Source code for tinygrad.renderer.llvmir

from typing import Final, Dict, Callable, Any, List, Optional, Tuple
from llvmlite import ir
from tinygrad.codegen.linearizer import UOps, UOp
from tinygrad.helpers import dtypes
from tinygrad.ops import Op, UnaryOps, BinaryOps, TernaryOps

LLVM_FAST_MATH_FLAGS = (
    "nsz",
    "arcp",
    "contract",
    "afn",
    "reassoc",
)  # All from fast math, but nnan and ninf



[docs]
def is_bool(t: ir.Type):
    """Determine if the input type is a boolean.

    Checks whether the given type is an instance of `ir.IntType` and its width is 1,
    which indicates that it's a boolean type.

    :param t: The input type to check.
    :type t: ir.Type
    :return: True if the input type is a boolean, False otherwise.
    :rtype: bool
    """
    return isinstance(t, ir.IntType) and t.width == 1



code_for_op: Final[Dict[Op, Callable]] = {
    UnaryOps.NEG: lambda builder, x: builder.xor(x, ir.Constant(ir.IntType(1), 1))
    if is_bool(x.type)
    else builder.neg(x)
    if isinstance(x.type, ir.IntType)
    else builder.fneg(x, flags=LLVM_FAST_MATH_FLAGS),
    UnaryOps.EXP2: lambda builder, x: builder.call(
        builder._block.module.declare_intrinsic("llvm.exp2", [ir.FloatType()]),
        [x],
        fastmath=LLVM_FAST_MATH_FLAGS,
    ),
    UnaryOps.LOG2: lambda builder, x: builder.call(
        builder._block.module.declare_intrinsic("llvm.log2", [ir.FloatType()]),
        [x],
        fastmath=LLVM_FAST_MATH_FLAGS,
    ),
    UnaryOps.SIN: lambda builder, x: builder.call(
        builder._block.module.declare_intrinsic("llvm.sin", [ir.FloatType()]),
        [x],
        fastmath=LLVM_FAST_MATH_FLAGS,
    ),
    UnaryOps.SQRT: lambda builder, x: builder.call(
        builder._block.module.declare_intrinsic("llvm.sqrt", [ir.FloatType()]),
        [x],
        fastmath=LLVM_FAST_MATH_FLAGS,
    ),
    BinaryOps.ADD: lambda builder, x, y: builder.add(x, y)
    if isinstance(x.type, ir.IntType)
    else builder.fadd(x, y, flags=LLVM_FAST_MATH_FLAGS),
    BinaryOps.SUB: lambda builder, x, y: builder.sub(x, y)
    if isinstance(x.type, ir.IntType)
    else builder.fsub(x, y, flags=LLVM_FAST_MATH_FLAGS),
    BinaryOps.MUL: lambda builder, x, y: builder.mul(x, y)
    if isinstance(x.type, ir.IntType)

◆ Dataset excerpts
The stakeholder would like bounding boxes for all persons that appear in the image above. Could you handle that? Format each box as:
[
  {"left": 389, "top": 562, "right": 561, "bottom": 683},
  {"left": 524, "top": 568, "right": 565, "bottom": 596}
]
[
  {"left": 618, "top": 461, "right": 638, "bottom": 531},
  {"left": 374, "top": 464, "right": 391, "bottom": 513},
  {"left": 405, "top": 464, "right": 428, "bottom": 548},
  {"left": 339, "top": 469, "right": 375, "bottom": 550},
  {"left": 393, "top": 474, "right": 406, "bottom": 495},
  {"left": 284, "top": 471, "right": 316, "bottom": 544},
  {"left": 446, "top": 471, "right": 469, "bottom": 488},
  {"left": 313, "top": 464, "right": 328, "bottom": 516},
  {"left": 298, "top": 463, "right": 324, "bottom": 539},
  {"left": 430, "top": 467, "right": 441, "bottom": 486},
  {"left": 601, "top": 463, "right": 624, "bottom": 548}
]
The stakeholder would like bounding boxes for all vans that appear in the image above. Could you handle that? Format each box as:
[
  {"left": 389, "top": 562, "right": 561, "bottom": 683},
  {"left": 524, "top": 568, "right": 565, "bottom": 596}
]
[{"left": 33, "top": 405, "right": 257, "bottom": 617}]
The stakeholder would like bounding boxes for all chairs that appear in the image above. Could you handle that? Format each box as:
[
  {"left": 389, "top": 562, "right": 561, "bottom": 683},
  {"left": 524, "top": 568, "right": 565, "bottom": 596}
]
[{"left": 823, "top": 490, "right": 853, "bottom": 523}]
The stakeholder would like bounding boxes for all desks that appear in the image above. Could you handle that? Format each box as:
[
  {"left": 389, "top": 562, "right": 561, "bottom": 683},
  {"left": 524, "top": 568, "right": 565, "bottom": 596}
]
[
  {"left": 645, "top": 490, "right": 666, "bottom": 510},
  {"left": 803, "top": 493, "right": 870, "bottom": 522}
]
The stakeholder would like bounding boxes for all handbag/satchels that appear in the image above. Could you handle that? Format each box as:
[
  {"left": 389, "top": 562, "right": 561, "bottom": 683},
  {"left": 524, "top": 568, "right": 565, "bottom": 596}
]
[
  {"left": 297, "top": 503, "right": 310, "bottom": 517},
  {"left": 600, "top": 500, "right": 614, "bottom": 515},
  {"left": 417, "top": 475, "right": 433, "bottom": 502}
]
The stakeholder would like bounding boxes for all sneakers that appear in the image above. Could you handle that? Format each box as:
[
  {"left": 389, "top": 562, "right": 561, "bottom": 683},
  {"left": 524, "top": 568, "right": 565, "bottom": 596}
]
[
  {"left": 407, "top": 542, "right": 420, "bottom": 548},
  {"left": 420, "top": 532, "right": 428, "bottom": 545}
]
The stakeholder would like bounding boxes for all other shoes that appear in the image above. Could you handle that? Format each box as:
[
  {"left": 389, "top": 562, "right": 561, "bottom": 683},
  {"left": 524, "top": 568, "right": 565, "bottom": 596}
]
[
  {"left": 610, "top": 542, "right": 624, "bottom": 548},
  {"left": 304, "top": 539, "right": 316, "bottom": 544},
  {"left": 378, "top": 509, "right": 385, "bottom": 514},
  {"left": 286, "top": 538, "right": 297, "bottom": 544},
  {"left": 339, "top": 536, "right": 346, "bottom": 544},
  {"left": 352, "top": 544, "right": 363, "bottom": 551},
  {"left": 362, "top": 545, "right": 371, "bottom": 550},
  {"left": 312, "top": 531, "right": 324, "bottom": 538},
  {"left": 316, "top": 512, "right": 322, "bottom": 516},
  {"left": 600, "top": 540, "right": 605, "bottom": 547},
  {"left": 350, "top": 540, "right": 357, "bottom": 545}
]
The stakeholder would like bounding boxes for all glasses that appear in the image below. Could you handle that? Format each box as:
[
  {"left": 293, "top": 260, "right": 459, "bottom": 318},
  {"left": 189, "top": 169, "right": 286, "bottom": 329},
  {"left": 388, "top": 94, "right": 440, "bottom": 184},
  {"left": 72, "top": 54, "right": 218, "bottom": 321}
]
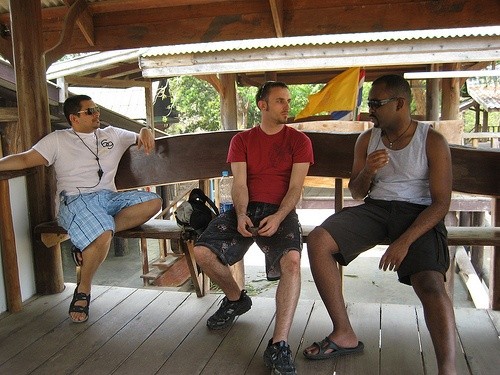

◆ Exercise requirements
• a. In the tinygrad LLVM IR renderer source, which two fast math flags does the comment say are left out of LLVM_FAST_MATH_FLAGS?
• b. Please return the stretch of the tinygrad LLVM IR renderer source from "Checks whether the" through "type to check.", copied character for character.

◆ Responses in order
• a. nnan and ninf

• b.
Checks whether the given type is an instance of `ir.IntType` and its width is 1,
    which indicates that it's a boolean type.

    :param t: The input type to check.